Dia berdiri, duduk lagi di sofa, ngambil botol anggur merah yang isinya setengah di meja, dan nuangin langsung ke mulutnya.
'Nona Bertha.'
Shane ngambil botol anggurnya. 'Kalau lo minum kayak gitu, tubuh lo nggak bakal kuat.'
'Pertunangan kita bakal batal cepat atau lambat, Tuan Shane, lo harus khawatir sama diri lo sendiri.'
Ekspresinya datar, nadanya nggak punya emosi. Dia buka botol anggur merah lain tapi direbut Shane.
'Kalau Nona Bertha mau minum, gue bakal minum sama lo.'
Shane duduk di sofa seberang dia, ngisi dua gelas anggur merah, dan Bertha minum dua gelas itu.
Mungkin masih marah, dia ngambil botol anggur dan minumnya sampe abis dengan menantang.
Harga yang dia bayar adalah dia mabuk.
Shane ngeliat dia mabuk sampe tubuhnya gemetar. Dia ngerasa sedikit sedih di hatinya. Dia jalan keliling meja buat ngambil gelas anggur dari tangannya.

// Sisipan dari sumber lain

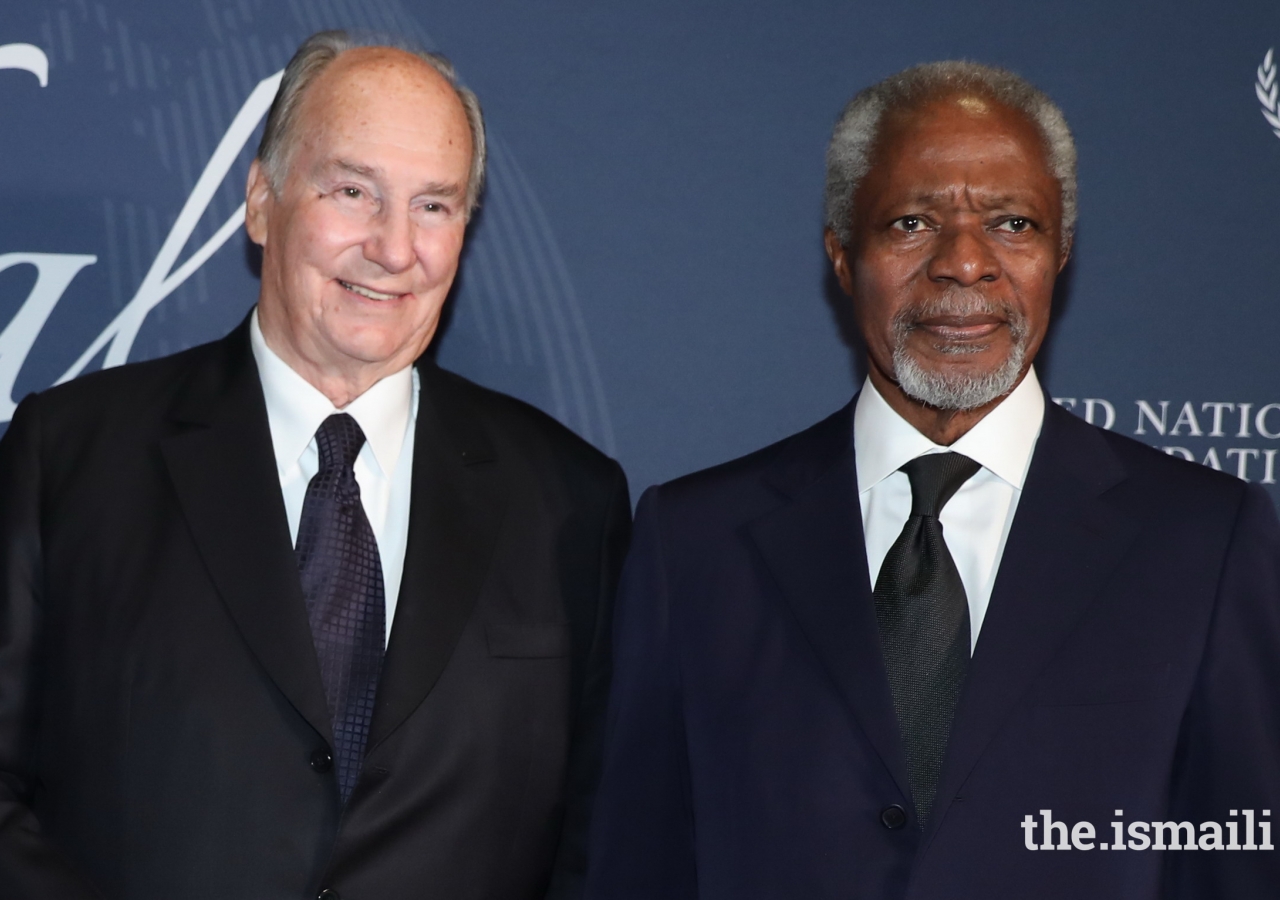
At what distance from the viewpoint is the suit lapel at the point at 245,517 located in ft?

'Jangan minum lagi, gue gendong lo ke ranjang buat istirahat.'
Bertha nggak berontak dan biarin dia nggendong.
Karena aroma di tubuh Shane familiar banget.
Itu ngikis kewarasannya sedikit demi sedikit, bikin dia nggak mungkin mikir tenang.
'Derek Tibble.'
Shane baru aja mau bangun dan pergi ke kamar mandi buat ngambil handuk buat bantu dia ngelap mukanya waktu dia denger dia manggil dan dia berdiri kaku di tempat.

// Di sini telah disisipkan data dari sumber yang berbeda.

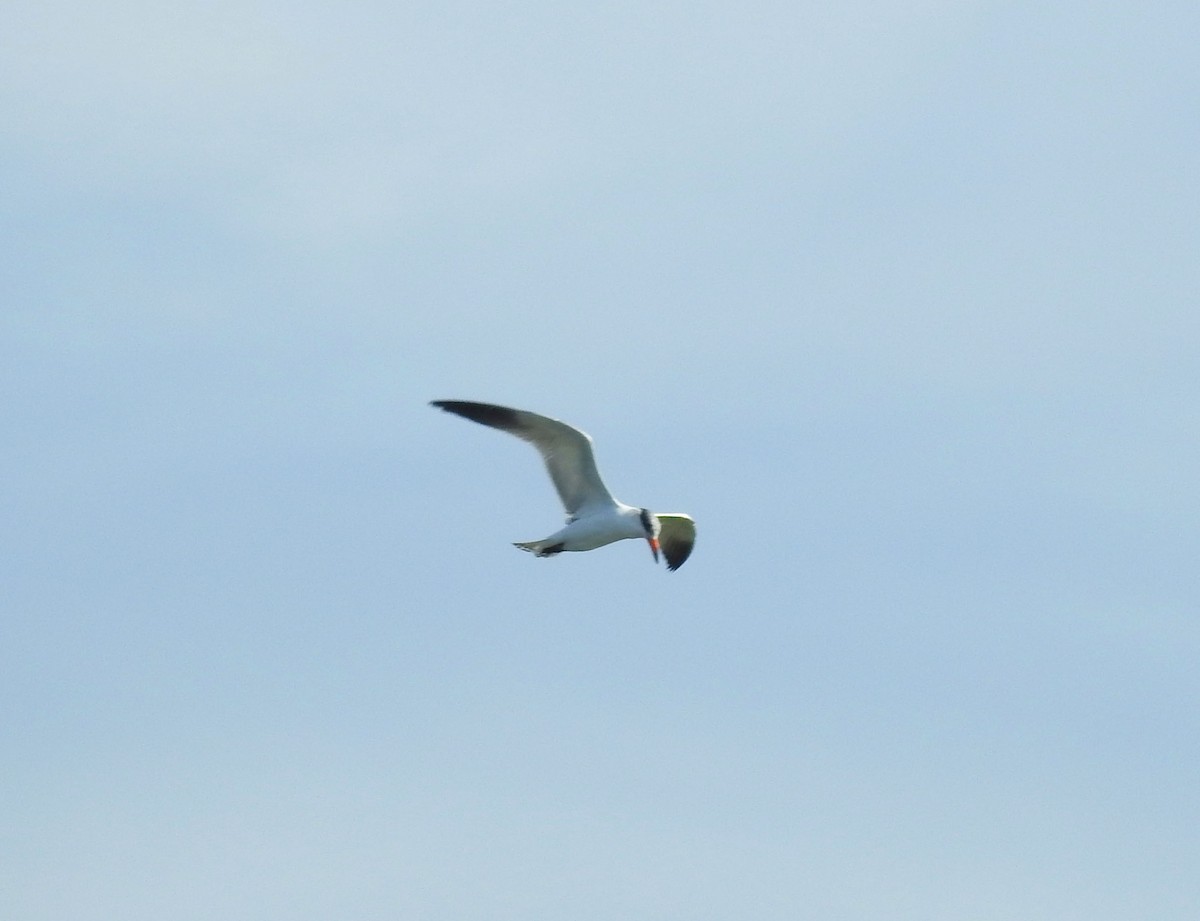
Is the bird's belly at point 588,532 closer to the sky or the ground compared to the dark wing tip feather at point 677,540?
closer to the ground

Butuh beberapa detik sebelum dia noleh dan ngeliat Bertha tidur di ranjang dengan nggak percaya.
'Lo baru aja manggil gue apa?'
Pikiran Derek kosong.
Derek Tibble?
Dia nggak pernah nyangka kalau nama ini bakal keluar dari mulut Bertha, apa dia manggil Derek yang lama?
Apa ini bukti kalau dia masih punya sedikit rasa sama dia?

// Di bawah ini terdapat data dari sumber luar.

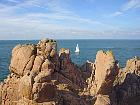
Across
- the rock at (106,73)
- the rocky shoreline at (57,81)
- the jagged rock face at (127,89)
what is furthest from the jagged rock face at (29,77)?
the jagged rock face at (127,89)

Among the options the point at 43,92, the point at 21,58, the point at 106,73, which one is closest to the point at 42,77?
the point at 43,92

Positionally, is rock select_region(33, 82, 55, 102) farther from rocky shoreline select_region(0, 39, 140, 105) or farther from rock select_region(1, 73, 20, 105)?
rock select_region(1, 73, 20, 105)

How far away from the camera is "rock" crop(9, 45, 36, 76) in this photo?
42156 millimetres

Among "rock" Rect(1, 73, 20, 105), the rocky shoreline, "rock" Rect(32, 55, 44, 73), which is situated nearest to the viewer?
the rocky shoreline

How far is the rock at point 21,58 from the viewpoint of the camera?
4216cm

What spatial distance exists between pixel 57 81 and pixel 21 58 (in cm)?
630

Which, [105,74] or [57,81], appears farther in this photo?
[105,74]

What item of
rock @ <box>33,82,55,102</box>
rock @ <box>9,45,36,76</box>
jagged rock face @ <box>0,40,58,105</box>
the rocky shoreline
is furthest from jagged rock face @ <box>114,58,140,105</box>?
rock @ <box>33,82,55,102</box>

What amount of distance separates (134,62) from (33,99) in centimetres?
3743

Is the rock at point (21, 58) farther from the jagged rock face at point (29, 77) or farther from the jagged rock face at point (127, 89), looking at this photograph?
the jagged rock face at point (127, 89)

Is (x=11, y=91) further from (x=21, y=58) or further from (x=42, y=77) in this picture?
(x=42, y=77)

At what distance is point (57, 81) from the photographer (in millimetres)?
45094

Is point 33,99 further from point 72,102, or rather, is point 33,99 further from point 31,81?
point 72,102

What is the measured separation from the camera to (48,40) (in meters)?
51.8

Hatinya bermasalah. Dia mikir sebentar, dan akhirnya, dia mutusin buat ngumpulin keberaniannya dan ngomong.
'Bertha, sebenernya gue...'
Tanpa nunggu dia selesai ngomong, Bertha, yang lagi tidur di ranjang, tiba-tiba marah narik pergelangan tangannya.
'Derek. Kalau lo berani bohong lagi sama gue, gue bakal gali lo dan gebukin lo seratus kali.'
Kerongkongannya langsung mengencang.
Dia duduk lesu di tepi ranjang dan mikir.
Bertha nggak cinta lagi sama dia, dia selalu tau itu.
Sebagai mantan suaminya, satu-satunya perannya kayaknya cuma tempat buat dia nyalahin dan ngeluarin amarahnya.
Kalau Bertha tau dia udah bikin kebohongan besar buat nipu dia, dia pasti bakal benci dia dan nggak bakal ngasih dia kesempatan lagi.
Suasana hatinya suram, dia duduk tenang di sisi ranjang ngeliatin Bertha tidur.
Pertunangan ini karena dia berusaha keras buat dapetin. Karena hal yang paling dia sesali dalam hidupnya adalah cerai sama dia, dia takut dia bakal kehilangan dia lagi.
Kalau dia ngaku, bikin keadaan makin buruk, bakal lebih baik buat dia nerima kenyataan kalau Derek udah pergi selamanya.
Biar dia pake identitas Shane buat mulai lagi sama dia.